Our book for this week is Eight Days, A Story of Haiti written by Edwidge Danticat and illustrated by Alix Delinois. Last month we also featured a book by Edwidge Danticat, Mama’s Nightingale: A Story of Immigration and Separation, in recognition of our themes on civil rights. We have previously featured other educator’s guides and reviews on books about Haiti, including Serafina’s Promise by Ann E. Burg, Krik? Krak! also by Edwidge Danticat, and In Darkness by Nick Lake. This last book, In Darkness, is a Young Adult novel that follows a very similar story line to that of Eight Days, A Story of Haiti. This may be useful for educators interested in pursuing these themes with older students.
Eight Days, A Story of Haiti tells the story of a young boy who is trapped under his house for eight long days following Haiti’s 2010 earthquake.

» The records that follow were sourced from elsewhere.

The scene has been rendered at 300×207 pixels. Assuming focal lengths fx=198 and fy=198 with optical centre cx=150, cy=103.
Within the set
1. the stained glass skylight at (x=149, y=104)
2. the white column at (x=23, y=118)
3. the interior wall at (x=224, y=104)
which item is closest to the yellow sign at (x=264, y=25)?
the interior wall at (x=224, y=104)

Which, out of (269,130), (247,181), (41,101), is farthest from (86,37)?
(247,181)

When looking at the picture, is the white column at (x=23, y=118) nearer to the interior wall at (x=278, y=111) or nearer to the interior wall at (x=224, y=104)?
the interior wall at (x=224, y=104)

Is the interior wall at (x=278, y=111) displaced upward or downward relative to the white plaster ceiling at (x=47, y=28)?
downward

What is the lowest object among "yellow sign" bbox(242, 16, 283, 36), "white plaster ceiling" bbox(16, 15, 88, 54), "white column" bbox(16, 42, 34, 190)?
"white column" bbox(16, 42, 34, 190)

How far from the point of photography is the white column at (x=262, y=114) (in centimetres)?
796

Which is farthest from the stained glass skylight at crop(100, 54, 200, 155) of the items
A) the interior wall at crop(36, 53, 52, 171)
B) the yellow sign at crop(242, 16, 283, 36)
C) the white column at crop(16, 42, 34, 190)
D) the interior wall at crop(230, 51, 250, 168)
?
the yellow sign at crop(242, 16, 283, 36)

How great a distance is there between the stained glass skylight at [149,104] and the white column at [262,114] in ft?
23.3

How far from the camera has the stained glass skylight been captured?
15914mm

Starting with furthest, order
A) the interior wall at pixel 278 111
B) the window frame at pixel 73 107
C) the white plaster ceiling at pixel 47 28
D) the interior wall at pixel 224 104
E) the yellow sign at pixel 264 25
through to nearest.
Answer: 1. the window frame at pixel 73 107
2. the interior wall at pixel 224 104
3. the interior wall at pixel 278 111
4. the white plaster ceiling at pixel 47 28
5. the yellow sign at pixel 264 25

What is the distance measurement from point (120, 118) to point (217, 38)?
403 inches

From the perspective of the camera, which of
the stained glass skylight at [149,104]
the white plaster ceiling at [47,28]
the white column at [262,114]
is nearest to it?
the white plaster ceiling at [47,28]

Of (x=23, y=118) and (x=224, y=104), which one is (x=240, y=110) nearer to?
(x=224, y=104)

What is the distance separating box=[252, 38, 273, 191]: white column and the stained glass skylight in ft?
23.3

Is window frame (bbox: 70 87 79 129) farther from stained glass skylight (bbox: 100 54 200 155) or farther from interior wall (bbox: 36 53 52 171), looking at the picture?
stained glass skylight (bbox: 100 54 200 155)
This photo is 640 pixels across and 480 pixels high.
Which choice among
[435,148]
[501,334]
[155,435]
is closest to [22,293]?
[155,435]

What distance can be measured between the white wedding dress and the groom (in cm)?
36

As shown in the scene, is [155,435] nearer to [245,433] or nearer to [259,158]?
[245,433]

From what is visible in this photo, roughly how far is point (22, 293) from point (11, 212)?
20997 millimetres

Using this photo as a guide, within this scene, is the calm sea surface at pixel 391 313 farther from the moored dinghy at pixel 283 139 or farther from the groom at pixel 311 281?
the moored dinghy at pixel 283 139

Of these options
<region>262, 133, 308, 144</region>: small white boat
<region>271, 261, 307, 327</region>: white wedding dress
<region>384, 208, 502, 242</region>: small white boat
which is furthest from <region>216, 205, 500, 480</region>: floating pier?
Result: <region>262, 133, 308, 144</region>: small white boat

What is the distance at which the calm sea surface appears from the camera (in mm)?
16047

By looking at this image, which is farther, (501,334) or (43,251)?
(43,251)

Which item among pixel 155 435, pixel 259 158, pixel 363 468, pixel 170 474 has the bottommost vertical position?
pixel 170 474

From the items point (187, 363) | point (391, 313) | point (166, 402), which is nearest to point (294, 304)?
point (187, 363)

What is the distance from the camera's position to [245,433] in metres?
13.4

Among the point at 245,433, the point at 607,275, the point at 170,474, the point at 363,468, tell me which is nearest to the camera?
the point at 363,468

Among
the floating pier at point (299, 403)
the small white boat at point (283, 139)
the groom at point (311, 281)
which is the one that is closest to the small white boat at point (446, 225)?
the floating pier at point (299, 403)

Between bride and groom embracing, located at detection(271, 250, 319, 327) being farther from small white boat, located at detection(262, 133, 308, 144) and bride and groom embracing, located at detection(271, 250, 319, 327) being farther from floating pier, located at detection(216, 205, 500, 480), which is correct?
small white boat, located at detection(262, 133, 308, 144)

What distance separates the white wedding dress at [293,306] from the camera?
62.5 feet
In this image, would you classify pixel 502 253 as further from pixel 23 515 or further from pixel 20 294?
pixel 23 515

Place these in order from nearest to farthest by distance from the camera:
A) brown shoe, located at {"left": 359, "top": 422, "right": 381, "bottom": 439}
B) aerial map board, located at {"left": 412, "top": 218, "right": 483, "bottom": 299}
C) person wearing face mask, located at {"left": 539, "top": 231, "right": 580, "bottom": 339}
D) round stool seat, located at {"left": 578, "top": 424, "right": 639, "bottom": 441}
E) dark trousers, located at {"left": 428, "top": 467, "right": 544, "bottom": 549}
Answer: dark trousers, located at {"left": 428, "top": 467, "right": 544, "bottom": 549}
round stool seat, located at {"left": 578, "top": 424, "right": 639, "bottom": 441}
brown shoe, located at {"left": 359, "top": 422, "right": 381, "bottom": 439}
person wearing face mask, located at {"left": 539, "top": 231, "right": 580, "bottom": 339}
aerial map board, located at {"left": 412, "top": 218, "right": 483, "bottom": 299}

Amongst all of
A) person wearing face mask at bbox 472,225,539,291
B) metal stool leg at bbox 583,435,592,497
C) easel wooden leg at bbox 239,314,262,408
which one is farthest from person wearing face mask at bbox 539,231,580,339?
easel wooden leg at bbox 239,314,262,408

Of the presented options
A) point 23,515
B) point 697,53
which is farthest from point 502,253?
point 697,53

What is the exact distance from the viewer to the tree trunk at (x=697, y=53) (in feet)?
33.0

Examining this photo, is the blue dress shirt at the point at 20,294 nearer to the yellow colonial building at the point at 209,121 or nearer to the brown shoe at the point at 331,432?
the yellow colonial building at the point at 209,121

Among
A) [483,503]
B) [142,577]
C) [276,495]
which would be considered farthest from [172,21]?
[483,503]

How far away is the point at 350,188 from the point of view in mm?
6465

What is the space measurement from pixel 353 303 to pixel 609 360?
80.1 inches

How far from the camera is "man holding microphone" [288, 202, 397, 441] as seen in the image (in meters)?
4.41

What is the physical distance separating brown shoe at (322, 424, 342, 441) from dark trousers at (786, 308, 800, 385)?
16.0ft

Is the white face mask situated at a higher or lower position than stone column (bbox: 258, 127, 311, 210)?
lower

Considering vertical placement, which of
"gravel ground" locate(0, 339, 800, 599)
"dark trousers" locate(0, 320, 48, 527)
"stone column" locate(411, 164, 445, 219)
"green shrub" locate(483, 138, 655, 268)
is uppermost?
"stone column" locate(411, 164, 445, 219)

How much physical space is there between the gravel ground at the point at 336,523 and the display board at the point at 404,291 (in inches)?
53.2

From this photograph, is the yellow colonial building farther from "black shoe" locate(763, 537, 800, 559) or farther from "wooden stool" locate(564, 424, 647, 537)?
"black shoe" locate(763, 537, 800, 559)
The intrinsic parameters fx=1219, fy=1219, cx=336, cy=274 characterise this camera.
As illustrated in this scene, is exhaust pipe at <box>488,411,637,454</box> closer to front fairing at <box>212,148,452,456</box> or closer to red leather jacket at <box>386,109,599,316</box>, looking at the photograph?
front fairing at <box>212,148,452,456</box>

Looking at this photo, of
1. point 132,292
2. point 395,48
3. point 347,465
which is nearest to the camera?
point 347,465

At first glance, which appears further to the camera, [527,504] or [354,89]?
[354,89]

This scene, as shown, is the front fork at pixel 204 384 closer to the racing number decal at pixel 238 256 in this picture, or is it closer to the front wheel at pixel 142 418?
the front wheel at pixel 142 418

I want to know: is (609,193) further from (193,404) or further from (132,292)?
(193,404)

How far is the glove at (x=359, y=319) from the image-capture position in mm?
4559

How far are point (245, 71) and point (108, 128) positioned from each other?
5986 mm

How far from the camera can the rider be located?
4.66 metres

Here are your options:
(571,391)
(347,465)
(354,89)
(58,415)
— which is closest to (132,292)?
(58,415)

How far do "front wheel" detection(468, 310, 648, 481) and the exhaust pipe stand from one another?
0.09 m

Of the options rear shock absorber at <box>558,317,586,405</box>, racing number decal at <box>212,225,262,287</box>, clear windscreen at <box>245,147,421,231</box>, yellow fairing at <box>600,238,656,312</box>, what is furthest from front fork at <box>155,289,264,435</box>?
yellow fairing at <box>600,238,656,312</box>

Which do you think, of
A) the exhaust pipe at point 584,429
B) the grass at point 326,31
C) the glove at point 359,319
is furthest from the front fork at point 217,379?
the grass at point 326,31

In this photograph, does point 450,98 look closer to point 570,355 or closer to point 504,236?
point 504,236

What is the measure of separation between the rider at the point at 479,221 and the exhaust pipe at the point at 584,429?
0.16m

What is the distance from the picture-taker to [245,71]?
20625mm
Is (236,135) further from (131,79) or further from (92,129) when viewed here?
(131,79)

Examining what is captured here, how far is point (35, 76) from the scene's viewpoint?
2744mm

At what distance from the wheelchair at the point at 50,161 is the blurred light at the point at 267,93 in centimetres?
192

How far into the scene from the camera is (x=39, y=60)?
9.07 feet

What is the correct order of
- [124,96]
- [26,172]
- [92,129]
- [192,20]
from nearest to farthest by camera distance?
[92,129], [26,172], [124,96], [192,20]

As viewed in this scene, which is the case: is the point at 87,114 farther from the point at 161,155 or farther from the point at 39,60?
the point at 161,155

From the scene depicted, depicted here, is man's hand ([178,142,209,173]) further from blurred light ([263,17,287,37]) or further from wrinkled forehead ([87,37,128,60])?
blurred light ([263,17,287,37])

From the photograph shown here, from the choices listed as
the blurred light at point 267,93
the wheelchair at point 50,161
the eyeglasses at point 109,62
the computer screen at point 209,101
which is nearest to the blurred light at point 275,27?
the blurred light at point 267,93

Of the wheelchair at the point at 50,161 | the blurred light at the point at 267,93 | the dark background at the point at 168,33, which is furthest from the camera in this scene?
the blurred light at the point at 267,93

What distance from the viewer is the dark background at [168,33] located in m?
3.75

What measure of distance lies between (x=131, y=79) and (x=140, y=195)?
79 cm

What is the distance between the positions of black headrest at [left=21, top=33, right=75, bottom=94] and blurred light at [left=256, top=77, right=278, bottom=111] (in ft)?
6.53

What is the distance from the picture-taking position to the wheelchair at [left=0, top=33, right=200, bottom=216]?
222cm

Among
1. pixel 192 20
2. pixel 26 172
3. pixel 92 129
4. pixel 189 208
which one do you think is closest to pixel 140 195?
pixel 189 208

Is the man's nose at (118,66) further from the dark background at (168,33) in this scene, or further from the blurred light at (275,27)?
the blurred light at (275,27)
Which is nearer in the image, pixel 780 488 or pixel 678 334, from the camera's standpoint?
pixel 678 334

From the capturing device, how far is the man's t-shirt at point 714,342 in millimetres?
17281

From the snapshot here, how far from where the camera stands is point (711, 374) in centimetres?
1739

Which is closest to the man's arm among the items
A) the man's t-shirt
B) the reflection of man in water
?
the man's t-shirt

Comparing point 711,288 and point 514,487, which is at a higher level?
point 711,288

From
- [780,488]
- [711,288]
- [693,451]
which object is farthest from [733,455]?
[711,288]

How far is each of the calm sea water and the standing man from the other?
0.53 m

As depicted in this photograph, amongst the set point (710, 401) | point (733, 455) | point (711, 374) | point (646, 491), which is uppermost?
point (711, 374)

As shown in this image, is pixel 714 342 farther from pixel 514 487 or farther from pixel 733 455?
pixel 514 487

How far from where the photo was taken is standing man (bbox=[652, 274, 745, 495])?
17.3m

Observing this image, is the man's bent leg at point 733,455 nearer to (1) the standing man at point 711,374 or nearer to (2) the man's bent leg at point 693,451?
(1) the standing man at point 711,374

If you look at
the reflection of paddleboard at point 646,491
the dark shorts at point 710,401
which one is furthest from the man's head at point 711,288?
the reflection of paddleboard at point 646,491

In order to keep his spirits high and make the time pass, he daydreams of running and playing in the sunshine, scenes which have been beautifully illustrated by Delinois to “reflect the beauty of Haitian life before the earthquake, and what is possible for the future.” Despite living through a terrifying experience, the child protagonist embodies hope and potential.
Danticat is originally from Haiti and frequently writes children’s, young adult and adult books on themes of Haiti or Haitian-Americans. Many of Danticat’s stories often include autobiographical elements, as well as contemporary, sociopolitical information about Haiti. Thus, Danticat’s Eight Days, A Story of Haiti, as well as many of her other books, would be a perfect way to teach a lesson on Haiti’s 2010 earthquake, or other more current events and conditions in Haiti.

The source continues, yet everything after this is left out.